Postpartum Endometritis Evidence Based Paper March 13, 2012 Endometritis is the inflammation or irritation of the uterus, which is a common post partum complication that occurs in more than 15% of all pregnancies and is currently the leading cause of maternal mortality (Scott & Hasik, 2001). When endometritis is not related to pregnancy, it is referred to as pelvic inflammatory disease (PID).
The Centers for Disease Control and Prevention (CDC) 2010 sexually transmitted diseases treatment guideline defines PID as any combination of endometritis, salpingitis, tubo-ovarian abscess, and pelvic peritonitis. From a pathologic perspective, endometritis can be classified as acute versus chronic. Acute endometritis is distinguished by the presence of neutrophils within the endometrial glands. Chronic endometritis is characterized by the presence of plasma cells and lymphocytes within the endometrial stroma.
Chronic endometritis in the postpartum or post abortion patient is usually associated with retained products of conception after delivery or abortion. In the nonobstetric population, chronic endometritis has been associated with infections such as chlamydia, tuberculosis, bacterial vaginosis, and the presence of intrauterine devices (Rivlin, 2011). Early-onset postpartum endometritis occurs within two days of delivery, and the late-onset of the disease can occur up to six weeks postpartum.
This condition will usually start as a local infection at the placental attachment site and if left untreated, can spread to the entire uterine endometrium (French & Smaill, 2004). There are numerous risks associated with this condition, and diagnosis relies heavily on the clinical judgment of the practitioner. The contamination of the uterine cavity with vaginal organisms during labor and delivery causes the disease. Both bacterial and viral infections may initiate endometritis and many of the agents that cause the infection are naturally present in the vagina.

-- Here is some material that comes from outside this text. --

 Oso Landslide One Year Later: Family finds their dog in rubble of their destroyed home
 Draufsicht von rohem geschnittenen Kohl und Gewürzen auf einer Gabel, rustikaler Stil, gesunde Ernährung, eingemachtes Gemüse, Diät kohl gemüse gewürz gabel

This condition arises commonly after delivery because delivery results in tears, rips or incisions in the vagina, cervix or uterus that allow these agents to enter the uterine lining. The infection can have several species of causative agents that can be aerobic or anaerobic flora (French & Smaill, 2004). The method of delivery will determine which causative agents prognosticate the possibility of endometritis. For vaginal deliveries, the presence of the organisms associated with bacterial vaginosis or genital cultures positive for aerobic gram-negative organisms can indicate endometritis.
In cesarean births, the occurrence of certain bacteria such as group A hemolytic streptococci, staphylococci B, Neisseria gonorrhoeae, or Mycoplasma hominis in amniotic fluid cultures will put the patient at an increased risk for this infection (French & Smaill, 2004). With the increasing number of people opting for natural birth methods, including water births, the danger only multiplies. This is because disinfecting procedures as they are carried out before major surgery is usually not practiced in a home environment.

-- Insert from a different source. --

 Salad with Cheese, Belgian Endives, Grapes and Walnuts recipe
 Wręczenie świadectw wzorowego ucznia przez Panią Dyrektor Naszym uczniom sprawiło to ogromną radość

Prompt treatment is essential to prevent the spread of the infection through other areas of the body, including the blood. Prolonged infection can be fatal. The immediate postpartum period following birth is a time of increased risk for all women for infection. Microorganisms entering the reproductive tract and migrating into the blood and other parts of the body could result in life threatening septicemia (French & Smaill, 2004). Timely diagnosis and aggressive treatment is essential to prevent these complications.
Complications of endometritis include infertility, extension of infection to involve the peritoneal cavity with peritonitis, intra-abdominal abscess, and septic pelvic thrombophelbitis. Septic pelvic thrombophelbitis is a condition in which blood clots in one of the pelvic vessels become infected. If untreated it could progress to septic pulmonary emboli, in which the infected blood clots travel to the lungs and lead to death (French & Smaill, 2004).
Septic shock is a life-threatening systemic infection usually caused by bacteria and on rare occasions follows postpartum endometritis. The bacteria that invade the bloodstream release a substance known as endotoxin, which causes decreased blood pressure, clot formation, major tissue injury, and leakage of fluids. Accordingly, organs may fail because they are not receiving enough blood and nutrients. Fortunately, this condition during pregnancy or in the postpartum period is a rare clinical event (Mazzeffi and Chen, 2010).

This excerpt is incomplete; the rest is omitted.